[Start Available data]

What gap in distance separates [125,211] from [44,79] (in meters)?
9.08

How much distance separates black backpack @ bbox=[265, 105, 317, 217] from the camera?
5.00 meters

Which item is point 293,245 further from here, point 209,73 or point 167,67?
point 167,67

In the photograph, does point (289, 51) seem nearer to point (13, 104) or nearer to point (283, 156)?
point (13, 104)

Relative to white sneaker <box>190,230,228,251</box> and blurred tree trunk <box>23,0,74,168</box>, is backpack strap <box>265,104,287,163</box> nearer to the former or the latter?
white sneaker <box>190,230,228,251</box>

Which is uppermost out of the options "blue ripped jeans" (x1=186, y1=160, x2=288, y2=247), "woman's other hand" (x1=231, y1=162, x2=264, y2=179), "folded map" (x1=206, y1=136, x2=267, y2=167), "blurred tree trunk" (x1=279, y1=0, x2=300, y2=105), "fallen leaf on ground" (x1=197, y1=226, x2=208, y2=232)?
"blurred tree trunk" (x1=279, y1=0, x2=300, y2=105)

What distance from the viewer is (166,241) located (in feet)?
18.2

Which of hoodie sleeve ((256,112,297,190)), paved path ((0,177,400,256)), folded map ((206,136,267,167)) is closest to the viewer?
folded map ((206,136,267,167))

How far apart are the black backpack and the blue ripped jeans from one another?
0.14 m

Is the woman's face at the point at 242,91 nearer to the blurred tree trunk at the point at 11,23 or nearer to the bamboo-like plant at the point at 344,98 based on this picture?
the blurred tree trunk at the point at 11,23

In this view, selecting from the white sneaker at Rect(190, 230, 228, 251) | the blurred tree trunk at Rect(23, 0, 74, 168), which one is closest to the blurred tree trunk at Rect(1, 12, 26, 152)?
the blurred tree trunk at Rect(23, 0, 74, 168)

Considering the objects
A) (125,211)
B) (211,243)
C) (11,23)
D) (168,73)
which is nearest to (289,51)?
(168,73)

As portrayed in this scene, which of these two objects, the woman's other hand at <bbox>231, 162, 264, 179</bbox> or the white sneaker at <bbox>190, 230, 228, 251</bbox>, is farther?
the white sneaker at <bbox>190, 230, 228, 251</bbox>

[End Available data]

• Request
Pull out every line in the rows above that contains the word "sneaker" and copy each one unchanged.

• Task solution
Relative to white sneaker <box>190,230,228,251</box> and blurred tree trunk <box>23,0,74,168</box>, is backpack strap <box>265,104,287,163</box> nearer to the former or the latter?
white sneaker <box>190,230,228,251</box>
In this view, selecting from the white sneaker at Rect(190, 230, 228, 251) | the blurred tree trunk at Rect(23, 0, 74, 168), which one is closest to the blurred tree trunk at Rect(1, 12, 26, 152)?
As portrayed in this scene, which of these two objects, the woman's other hand at <bbox>231, 162, 264, 179</bbox> or the white sneaker at <bbox>190, 230, 228, 251</bbox>, is farther?
the white sneaker at <bbox>190, 230, 228, 251</bbox>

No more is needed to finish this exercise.